### [Work instructions]
Retype the entire blog entry about the grown chickens, word for word and with its line breaks intact.

Wednesday, May 11, 2011

My babies have grown…….and it’s nearly time to eat them.

  From this in January, to now.

 DSCF7720

  My 12 babies are now arrogant, pushy teenagers.  Apparently the roosters (seven of them) are attempting to crow. Or so the kids say, I haven’t heard them. I can’t wait for the part where they attempt to ‘tackle’ (kidspeak for giving the hens a good rogering) the old hens, who most certainly won’t put up with silly business from teenagers. Meanwhile, we’re trying to muster the courage to ‘harvest’ them.

### [Supplied information]
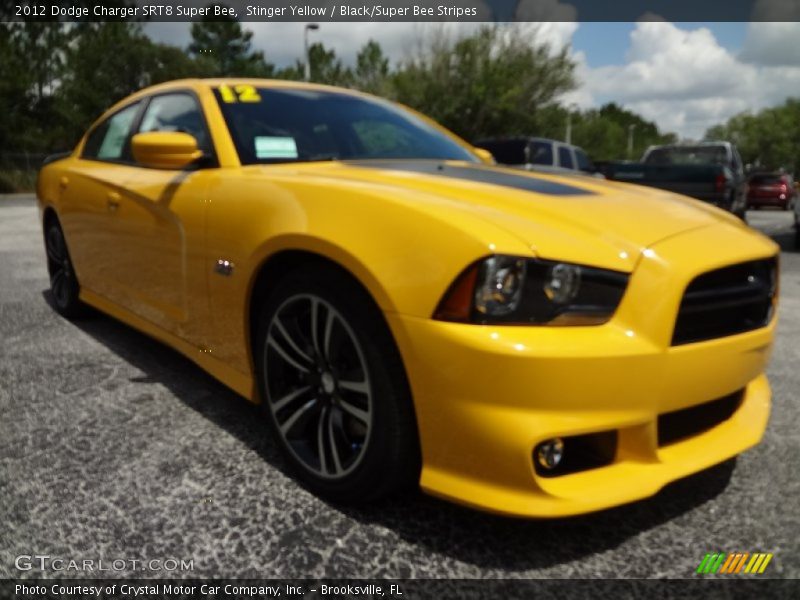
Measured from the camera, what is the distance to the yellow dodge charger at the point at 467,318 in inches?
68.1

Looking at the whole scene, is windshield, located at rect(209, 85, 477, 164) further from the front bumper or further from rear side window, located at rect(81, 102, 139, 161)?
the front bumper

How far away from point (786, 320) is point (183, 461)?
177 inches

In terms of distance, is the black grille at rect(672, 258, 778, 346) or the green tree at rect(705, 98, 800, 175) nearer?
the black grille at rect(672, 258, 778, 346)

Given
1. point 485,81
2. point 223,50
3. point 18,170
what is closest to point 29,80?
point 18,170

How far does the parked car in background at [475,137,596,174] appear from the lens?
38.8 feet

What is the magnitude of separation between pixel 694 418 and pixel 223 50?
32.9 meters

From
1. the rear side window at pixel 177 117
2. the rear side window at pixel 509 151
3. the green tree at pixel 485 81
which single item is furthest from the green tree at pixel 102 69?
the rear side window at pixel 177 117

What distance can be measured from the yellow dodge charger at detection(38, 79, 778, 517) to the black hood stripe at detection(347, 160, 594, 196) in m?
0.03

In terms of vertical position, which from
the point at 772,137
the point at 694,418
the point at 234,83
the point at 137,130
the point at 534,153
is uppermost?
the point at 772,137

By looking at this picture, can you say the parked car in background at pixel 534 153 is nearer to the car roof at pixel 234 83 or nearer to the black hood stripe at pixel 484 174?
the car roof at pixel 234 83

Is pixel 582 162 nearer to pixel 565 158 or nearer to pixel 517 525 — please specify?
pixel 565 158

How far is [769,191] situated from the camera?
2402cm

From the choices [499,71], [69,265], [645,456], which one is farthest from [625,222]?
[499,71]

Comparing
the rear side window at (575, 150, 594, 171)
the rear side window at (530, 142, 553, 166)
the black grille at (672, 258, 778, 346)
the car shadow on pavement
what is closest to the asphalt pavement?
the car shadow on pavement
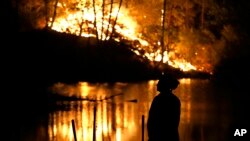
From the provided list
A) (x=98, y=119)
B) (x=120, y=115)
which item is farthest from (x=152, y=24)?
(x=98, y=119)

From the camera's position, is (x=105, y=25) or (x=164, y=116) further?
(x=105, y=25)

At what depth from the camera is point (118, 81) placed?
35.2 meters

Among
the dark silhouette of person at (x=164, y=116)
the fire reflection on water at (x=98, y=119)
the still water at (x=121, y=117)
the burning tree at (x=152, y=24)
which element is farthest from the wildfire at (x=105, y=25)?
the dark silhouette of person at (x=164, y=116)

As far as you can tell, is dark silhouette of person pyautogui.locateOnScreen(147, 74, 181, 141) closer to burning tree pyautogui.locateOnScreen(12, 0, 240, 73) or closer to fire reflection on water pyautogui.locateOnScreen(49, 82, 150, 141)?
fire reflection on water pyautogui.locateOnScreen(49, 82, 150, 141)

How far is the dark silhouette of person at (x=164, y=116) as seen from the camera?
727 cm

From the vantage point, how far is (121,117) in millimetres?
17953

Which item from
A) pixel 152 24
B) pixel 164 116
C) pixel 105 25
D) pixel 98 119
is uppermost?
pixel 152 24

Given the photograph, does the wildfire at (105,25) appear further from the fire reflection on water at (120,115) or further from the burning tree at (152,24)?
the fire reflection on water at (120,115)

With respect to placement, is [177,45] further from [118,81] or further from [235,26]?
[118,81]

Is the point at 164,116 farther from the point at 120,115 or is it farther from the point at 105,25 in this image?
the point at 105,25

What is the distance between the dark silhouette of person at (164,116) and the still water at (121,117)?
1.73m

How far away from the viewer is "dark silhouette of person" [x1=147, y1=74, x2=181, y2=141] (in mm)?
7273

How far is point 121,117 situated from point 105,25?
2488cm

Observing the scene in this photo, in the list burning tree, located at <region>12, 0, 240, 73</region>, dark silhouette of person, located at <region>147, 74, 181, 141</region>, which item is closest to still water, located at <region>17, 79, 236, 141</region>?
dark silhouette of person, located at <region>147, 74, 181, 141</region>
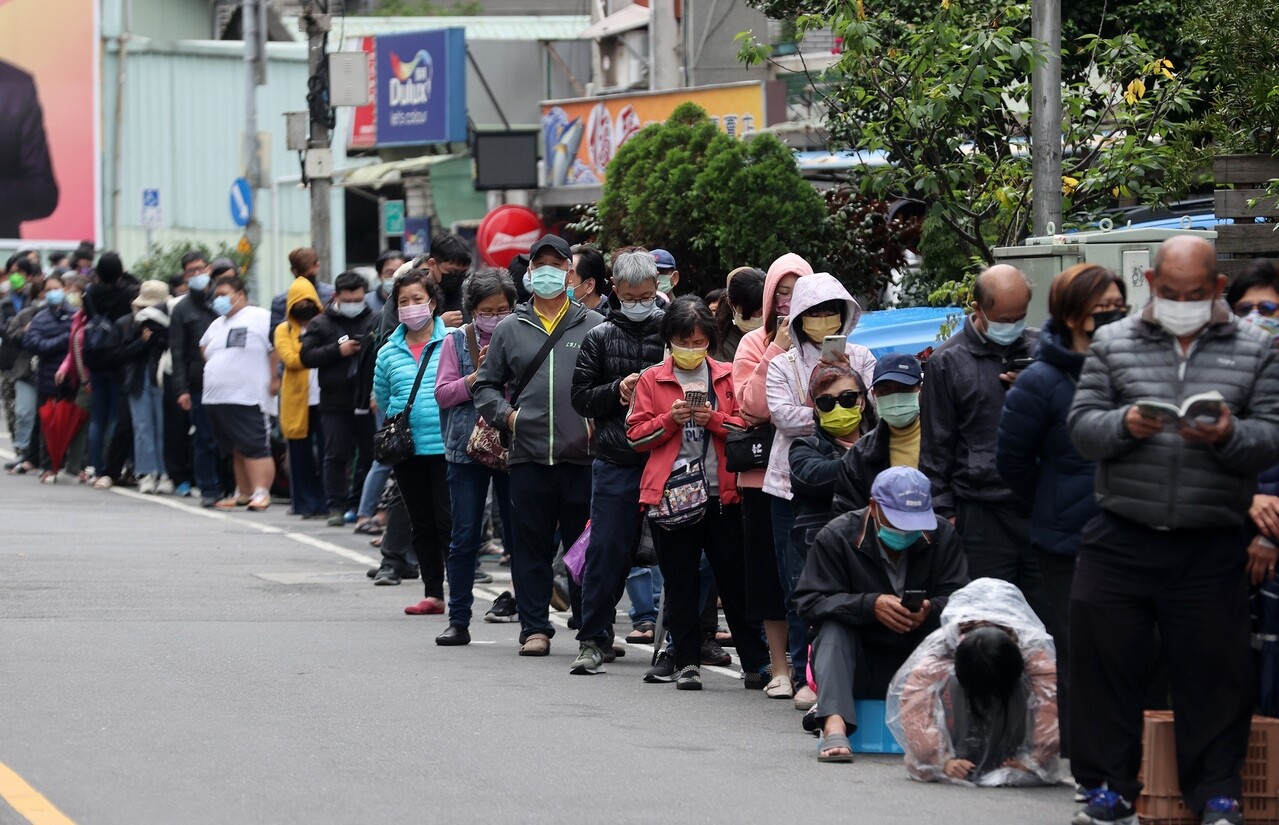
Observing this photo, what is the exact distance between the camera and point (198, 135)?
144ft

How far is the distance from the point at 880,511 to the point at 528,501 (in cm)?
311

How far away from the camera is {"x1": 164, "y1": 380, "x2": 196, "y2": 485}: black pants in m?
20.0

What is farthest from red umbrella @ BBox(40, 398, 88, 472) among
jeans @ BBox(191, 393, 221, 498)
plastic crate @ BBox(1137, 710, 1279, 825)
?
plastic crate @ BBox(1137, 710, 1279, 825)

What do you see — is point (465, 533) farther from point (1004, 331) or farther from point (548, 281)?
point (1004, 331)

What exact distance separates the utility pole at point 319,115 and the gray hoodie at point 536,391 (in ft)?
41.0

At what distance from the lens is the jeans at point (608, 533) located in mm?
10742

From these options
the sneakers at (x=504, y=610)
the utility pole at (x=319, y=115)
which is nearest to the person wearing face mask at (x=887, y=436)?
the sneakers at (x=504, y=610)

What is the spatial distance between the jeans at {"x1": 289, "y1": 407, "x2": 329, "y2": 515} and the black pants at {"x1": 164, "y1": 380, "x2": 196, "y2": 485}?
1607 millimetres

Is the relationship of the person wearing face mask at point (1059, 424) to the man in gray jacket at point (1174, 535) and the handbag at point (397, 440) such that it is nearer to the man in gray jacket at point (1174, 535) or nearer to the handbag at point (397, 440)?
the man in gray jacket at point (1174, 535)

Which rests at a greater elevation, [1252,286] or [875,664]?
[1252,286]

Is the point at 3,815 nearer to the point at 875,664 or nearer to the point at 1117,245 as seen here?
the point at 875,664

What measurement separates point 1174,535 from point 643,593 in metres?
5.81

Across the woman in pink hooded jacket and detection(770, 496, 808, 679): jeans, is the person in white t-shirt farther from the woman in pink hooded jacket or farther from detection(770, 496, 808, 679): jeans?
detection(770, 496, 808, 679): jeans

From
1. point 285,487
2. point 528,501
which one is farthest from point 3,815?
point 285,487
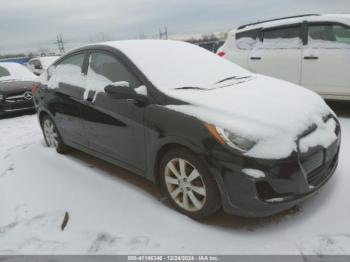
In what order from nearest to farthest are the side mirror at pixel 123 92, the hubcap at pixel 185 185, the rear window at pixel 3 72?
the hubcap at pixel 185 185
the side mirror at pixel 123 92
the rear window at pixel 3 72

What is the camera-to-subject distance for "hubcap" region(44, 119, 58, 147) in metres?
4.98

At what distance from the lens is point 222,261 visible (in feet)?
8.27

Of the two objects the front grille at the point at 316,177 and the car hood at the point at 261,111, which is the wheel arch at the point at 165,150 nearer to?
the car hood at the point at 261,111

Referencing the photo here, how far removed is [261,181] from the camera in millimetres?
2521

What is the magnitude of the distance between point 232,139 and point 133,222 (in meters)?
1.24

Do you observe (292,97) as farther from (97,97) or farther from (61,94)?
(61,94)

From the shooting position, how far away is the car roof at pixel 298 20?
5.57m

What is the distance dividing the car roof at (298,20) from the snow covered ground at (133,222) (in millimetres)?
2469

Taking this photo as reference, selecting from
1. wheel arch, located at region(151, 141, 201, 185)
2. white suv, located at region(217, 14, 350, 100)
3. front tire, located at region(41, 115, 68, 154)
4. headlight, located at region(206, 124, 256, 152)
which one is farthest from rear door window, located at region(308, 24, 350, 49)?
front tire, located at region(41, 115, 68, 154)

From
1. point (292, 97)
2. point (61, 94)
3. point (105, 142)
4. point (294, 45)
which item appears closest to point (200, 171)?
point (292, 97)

* * *

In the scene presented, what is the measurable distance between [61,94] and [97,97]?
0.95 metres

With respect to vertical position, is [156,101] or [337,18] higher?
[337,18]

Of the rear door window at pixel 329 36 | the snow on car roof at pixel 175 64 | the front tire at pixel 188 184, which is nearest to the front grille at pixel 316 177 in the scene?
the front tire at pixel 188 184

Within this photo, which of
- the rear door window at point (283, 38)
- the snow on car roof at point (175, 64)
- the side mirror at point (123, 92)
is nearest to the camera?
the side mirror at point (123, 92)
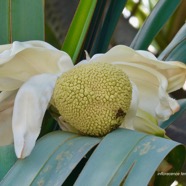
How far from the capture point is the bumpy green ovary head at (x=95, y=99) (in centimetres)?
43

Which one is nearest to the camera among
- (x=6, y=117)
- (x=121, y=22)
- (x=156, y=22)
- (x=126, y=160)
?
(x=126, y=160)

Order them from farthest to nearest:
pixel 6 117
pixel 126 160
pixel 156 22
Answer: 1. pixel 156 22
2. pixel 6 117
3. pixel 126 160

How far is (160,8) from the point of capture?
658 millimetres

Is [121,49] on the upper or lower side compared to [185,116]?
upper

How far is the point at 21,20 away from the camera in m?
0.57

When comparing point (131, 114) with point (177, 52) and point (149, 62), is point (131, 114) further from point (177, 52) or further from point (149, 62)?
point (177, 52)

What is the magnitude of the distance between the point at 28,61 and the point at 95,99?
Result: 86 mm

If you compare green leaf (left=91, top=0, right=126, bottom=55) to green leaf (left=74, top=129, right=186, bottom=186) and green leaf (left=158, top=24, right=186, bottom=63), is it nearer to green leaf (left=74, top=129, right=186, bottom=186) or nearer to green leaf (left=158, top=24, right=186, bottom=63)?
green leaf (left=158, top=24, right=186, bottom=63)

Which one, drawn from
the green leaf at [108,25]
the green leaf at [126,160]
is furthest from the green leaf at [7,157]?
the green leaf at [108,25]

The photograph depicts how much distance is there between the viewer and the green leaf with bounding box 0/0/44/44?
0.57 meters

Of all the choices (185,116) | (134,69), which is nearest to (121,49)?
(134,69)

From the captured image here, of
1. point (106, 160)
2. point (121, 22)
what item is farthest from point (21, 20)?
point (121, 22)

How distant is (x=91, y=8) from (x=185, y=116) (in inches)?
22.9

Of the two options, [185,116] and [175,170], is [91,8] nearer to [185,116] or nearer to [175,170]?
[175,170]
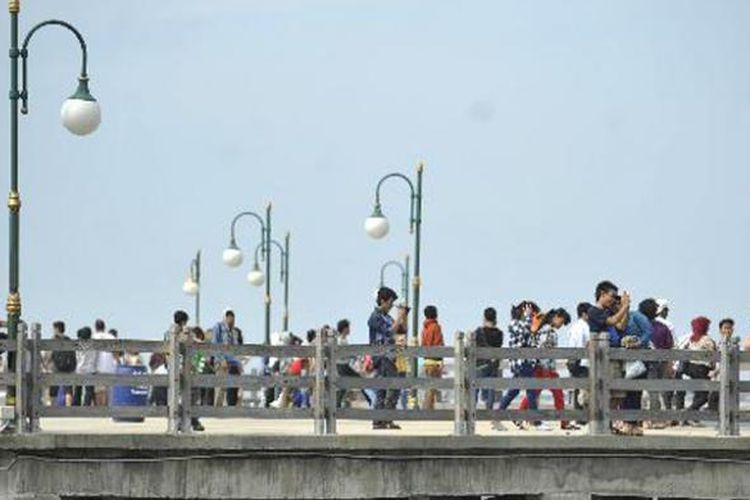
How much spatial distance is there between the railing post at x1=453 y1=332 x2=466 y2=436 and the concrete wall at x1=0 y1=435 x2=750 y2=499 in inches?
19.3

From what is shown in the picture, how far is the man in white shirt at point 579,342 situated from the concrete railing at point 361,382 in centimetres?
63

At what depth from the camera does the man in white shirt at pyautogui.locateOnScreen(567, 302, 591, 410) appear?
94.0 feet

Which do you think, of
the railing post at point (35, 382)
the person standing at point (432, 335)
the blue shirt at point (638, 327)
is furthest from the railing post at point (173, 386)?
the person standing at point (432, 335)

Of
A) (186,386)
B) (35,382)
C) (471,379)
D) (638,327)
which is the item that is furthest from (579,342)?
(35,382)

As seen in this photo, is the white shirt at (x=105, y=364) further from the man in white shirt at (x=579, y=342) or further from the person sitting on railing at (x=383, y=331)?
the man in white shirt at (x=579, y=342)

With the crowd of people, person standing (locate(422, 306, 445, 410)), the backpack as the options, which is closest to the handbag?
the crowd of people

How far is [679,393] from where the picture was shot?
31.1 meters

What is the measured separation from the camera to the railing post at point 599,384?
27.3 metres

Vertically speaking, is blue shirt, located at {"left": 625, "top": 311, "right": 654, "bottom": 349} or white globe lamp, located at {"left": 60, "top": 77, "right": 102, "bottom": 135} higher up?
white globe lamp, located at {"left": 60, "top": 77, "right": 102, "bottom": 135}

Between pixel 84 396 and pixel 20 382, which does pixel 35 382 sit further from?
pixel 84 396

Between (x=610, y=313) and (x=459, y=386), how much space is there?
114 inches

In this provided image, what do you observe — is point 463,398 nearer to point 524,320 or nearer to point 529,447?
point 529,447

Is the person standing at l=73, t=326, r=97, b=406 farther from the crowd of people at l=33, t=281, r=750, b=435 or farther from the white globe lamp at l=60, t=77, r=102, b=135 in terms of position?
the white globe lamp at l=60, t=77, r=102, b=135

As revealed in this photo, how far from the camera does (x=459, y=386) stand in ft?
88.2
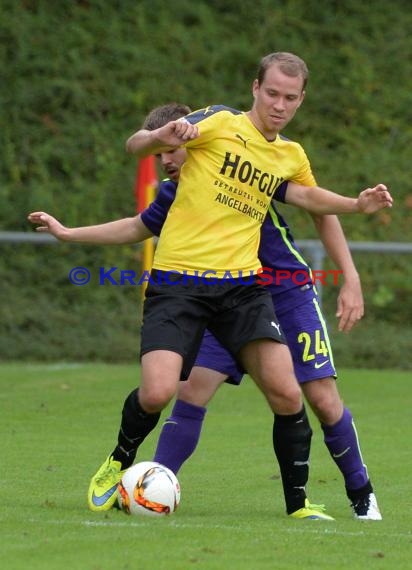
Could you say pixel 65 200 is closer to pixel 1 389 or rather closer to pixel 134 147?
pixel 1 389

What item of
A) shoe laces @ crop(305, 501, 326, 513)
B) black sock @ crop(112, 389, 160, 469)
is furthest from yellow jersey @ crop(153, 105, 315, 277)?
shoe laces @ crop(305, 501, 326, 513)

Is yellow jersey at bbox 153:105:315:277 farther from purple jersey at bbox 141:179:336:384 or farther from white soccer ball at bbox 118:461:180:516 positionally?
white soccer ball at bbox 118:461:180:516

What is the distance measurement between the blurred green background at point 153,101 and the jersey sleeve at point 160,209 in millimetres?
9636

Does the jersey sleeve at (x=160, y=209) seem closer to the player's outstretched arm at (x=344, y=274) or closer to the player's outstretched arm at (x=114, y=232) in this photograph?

### [Result of this exercise]
Wednesday, May 11, 2011

My babies have grown…….and it’s nearly time to eat them.

  From this in January, to now.

 DSCF7720

  My 12 babies are now arrogant, pushy teenagers.  Apparently the roosters (seven of them) are attempting to crow. Or so the kids say, I haven’t heard them. I can’t wait for the part where they attempt to ‘tackle’ (kidspeak for giving the hens a good rogering) the old hens, who most certainly won’t put up with silly business from teenagers. Meanwhile, we’re trying to muster the courage to ‘harvest’ them.